Recently, we have started to explore the impact of phosphine-boranes on gold chemistry and discovered some unique features, namely facile organic group transfer between boron and gold(I)³ and Lewis acid-assisted C(sp³)–C(sp³) coupling at gold(III).⁴ Here, we investigated the possibility of activating acyl chlorides at gold thanks to the use of phosphine-borane ligands. This work was stimulated by two recent reports. First, Peters et al. achieved Stille coupling under gold catalysis for the first and only time so far. Gold nanoparticles supported on active carbon were shown to efficiently promote the coupling of allyl stannanes and alkyl bromides.⁵ Second, Gabbaï et al. demonstrated the ability of Lewis acids to trigger Au(I) to Au(III) oxidation using a phosphine–xanthylium ambiphilic ligand.⁶ As detailed hereafter, we found that phosphine-boranes do not emulate oxidation addition of acyl chlorides to gold, but we discovered that Stille-type coupling is possible under catalytic conditions and with complete chemoselectivity for acyl chlorides over aryl iodides and bromides.
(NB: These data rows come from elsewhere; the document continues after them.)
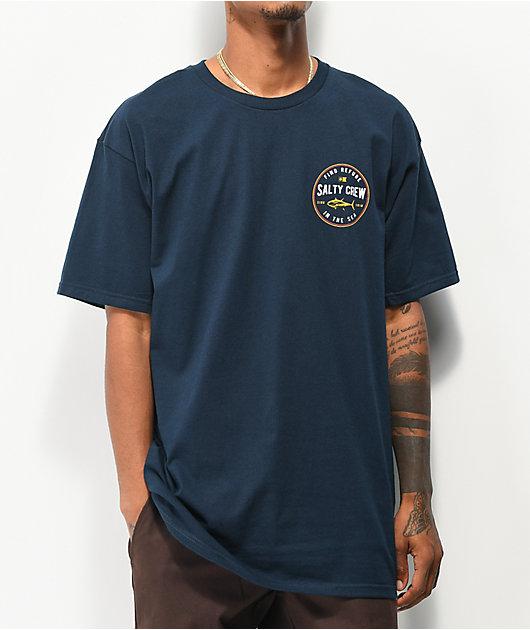 Salty Crew Harbor Navy T-Shirt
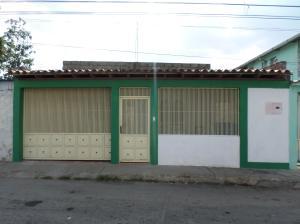 Casa En Venta En Barquisimeto, Parroquia Juan De Villegas, Venezuela, VE RAH: 16-4445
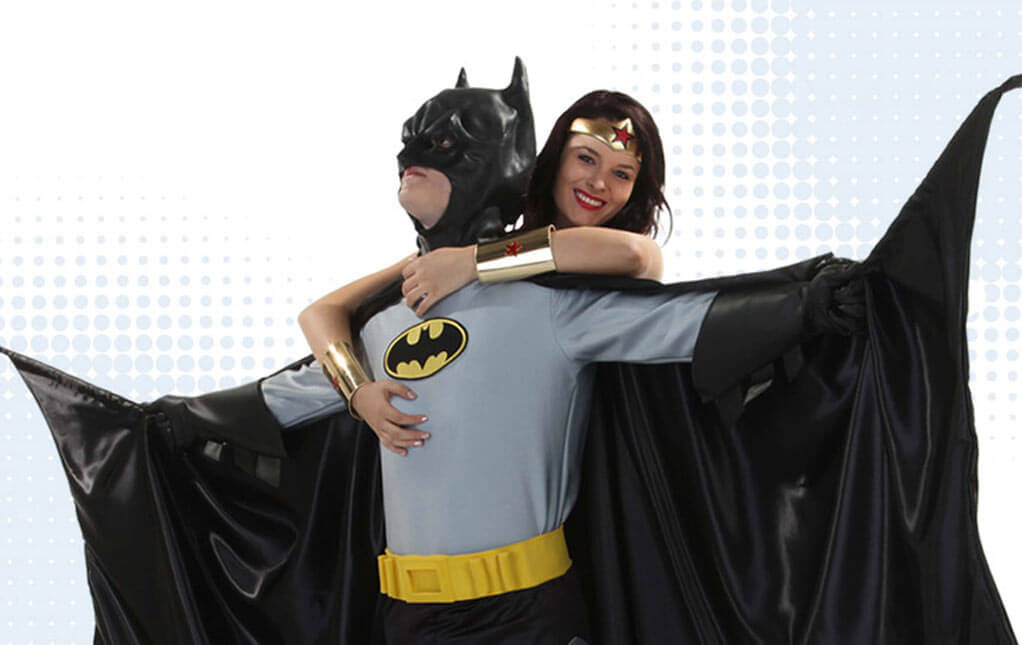 Batman and Wonder Woman Costumes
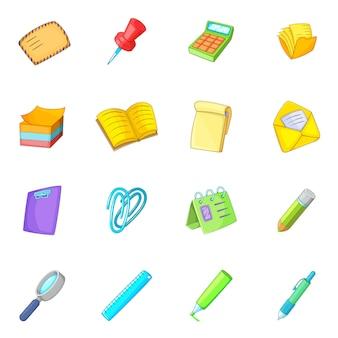 Set di icone di cancelleria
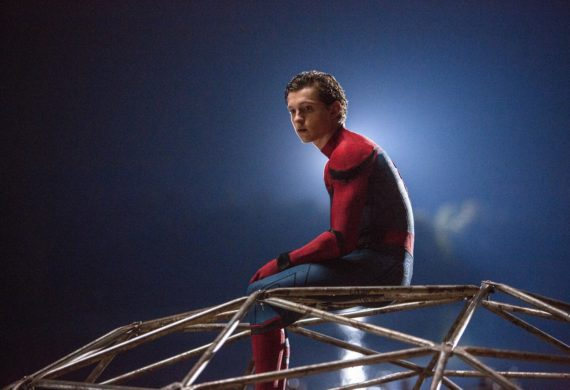 Spider-Man: Far From Home CinemaTown.it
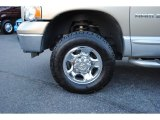 Dodge Ram 2500 2003 Wheels and Tires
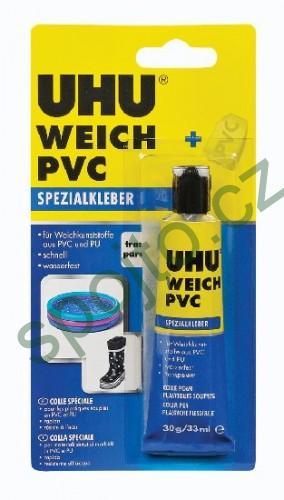 UHU WEICH PVC 30 g Lepidlo na plasty 1173b2f521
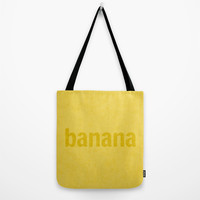 Banana Tote Bag by RBWPictures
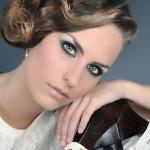 maquilladora Valencia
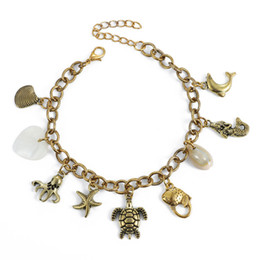 Wholesale Turtles dolphins octopus mermaid Beach Anklet Barefoot Sandals Toe Bracelets Tassel Shell Anklet foot chain Jewelry
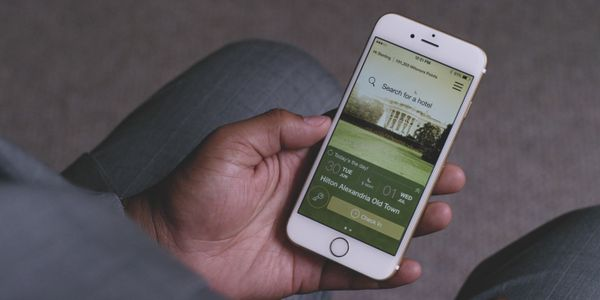 Hilton Honors app add recommendations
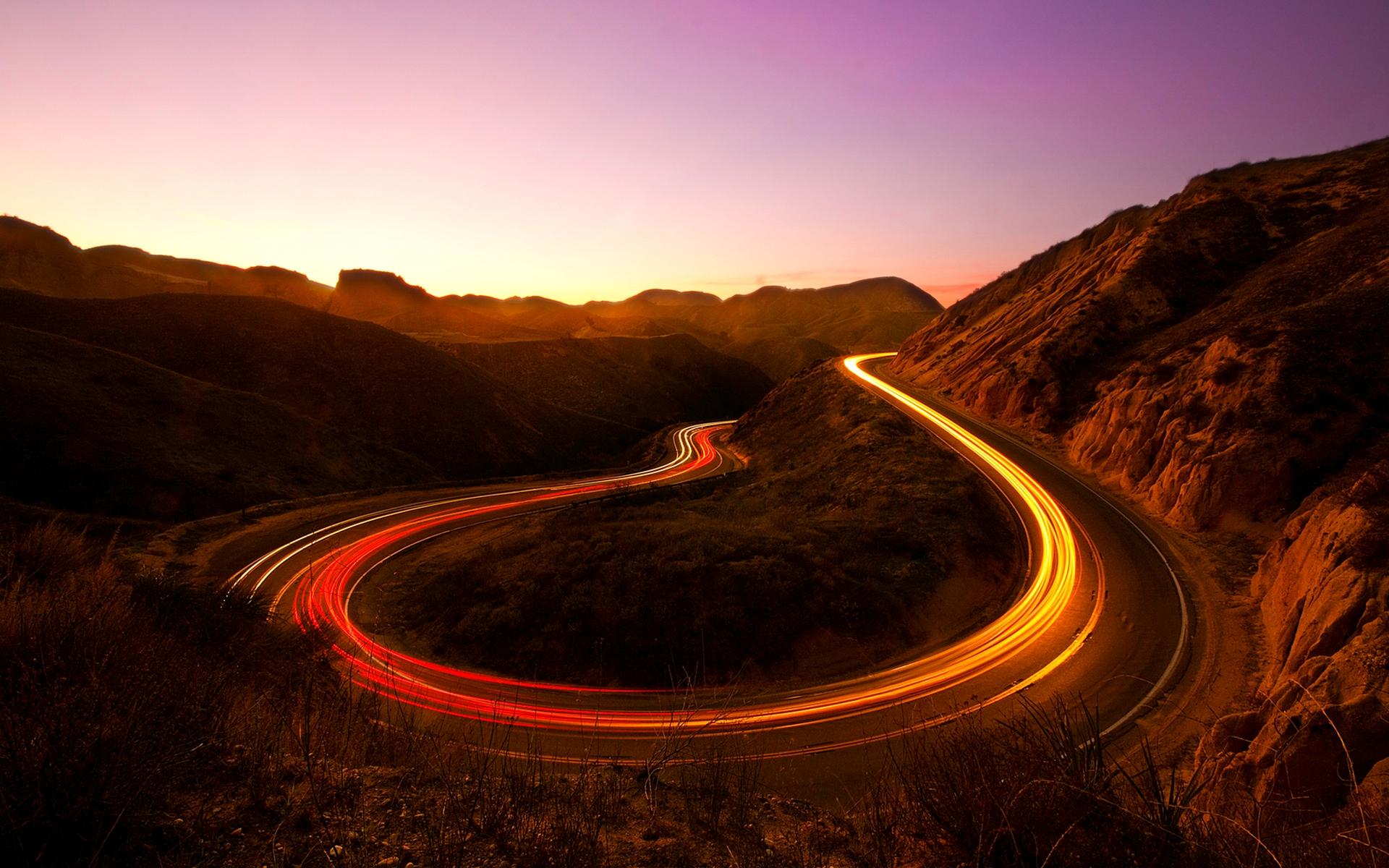 Sunset Lights Canyon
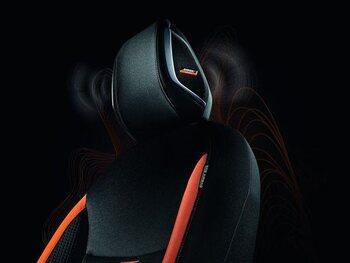 Nissan MICRA: infotainment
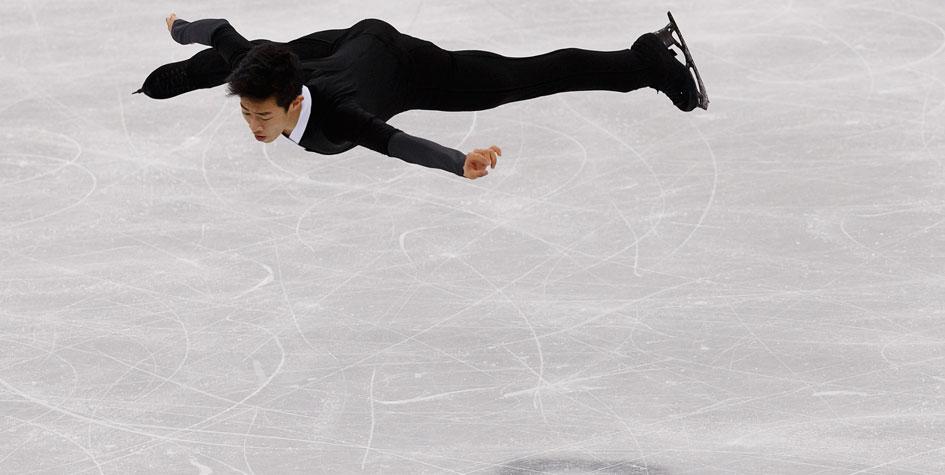 Чен выполнил рекордные шесть четверных прыжков в произвольной программе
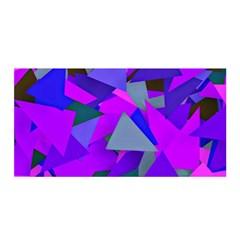 Geo Fun 8 Inky Blue Satin Wrap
Aryl-bridged dinuclear gold(I) complexes with pendant borane moieties have been spectroscopically and structurally authenticated. They are proposed to be key intermediates for acyl chloride activation and aryl transfer.

Results & discussion

The phosphine-borane ⁱPr₂P(o-C₆H₄)BCy₂ (referred to as PBCy₂) was chosen for this study. It is easily accessible and rather stable. The Lewis acidity and steric hindrance of the borane moiety are intermediate compared to other phosphine-boranes. The (PBCy₂)AuCl complex I was prepared following the reported procedure.⁷ Treatment with AgNTf₂ then readily afforded the corresponding (PBCy₂)AuNTf₂ complex II (Scheme 1).⁸ For the sake of completeness, the (PBCy₂)AuPh complex III, a possible intermediate in Stille coupling, was also targeted. It was synthesized by reacting I or II with half an equivalent of ZnPh₂ (or one equivalent of PhZnCl). All complexes were characterized by multi-nuclear NMR spectroscopy and mass spectrometry. Single crystals of complex III were also analyzed by X-ray diffraction. The complex adopts T-shaped geometry with weak Au → B interaction. The Au⋯B distance (3.086(2) Å, r 1.40)⁹ and sum of CBC bond angles (Σ(CBC) 358.38°) are similar to those found in I (2.903(5) Å, r 1.32, 358.6°).⁷

Scheme 1 Synthesis of the (PBCy₂) gold complexes II and III. Molecular structure of III (bottom left) with ellipsoids shown at 50% probability and H atoms omitted, and Cy/ⁱPr substituents at boron/phosphorus simplified. Stoichiometric reactions with pF-PhCOCl and PhSnMe₃.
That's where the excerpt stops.